> _Your assignment_: Restate, word for word and with no pictures, the stretch of lines in the data below that begins at the line with "Fotoalbum Baum des" and ends at the line with "eiche gar nicht", inclusive.

> _Task material_:
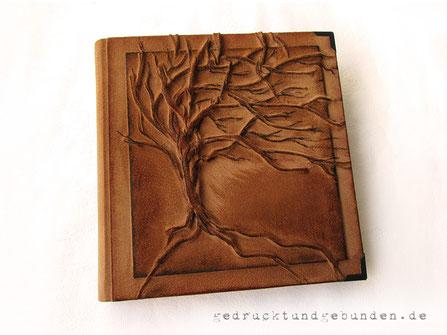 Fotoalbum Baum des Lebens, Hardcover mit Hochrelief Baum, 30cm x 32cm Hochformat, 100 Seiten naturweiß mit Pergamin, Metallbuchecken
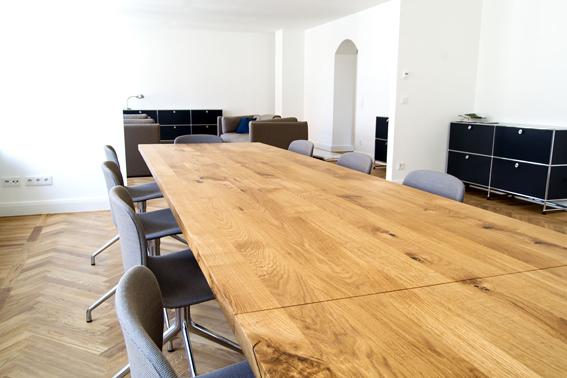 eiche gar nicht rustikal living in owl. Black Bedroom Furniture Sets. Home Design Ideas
==
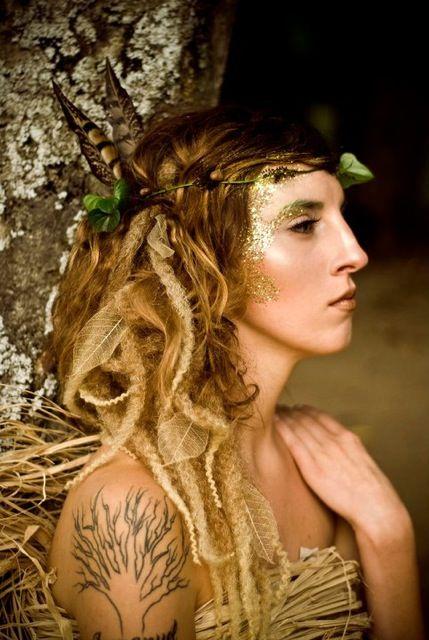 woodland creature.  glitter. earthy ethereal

> _Exercise answer_:
 Fotoalbum Baum des Lebens, Hardcover mit Hochrelief Baum, 30cm x 32cm Hochformat, 100 Seiten naturweiß mit Pergamin, Metallbuchecken
 eiche gar nicht rustikal living in owl. Black Bedroom Furniture Sets. Home Design Ideas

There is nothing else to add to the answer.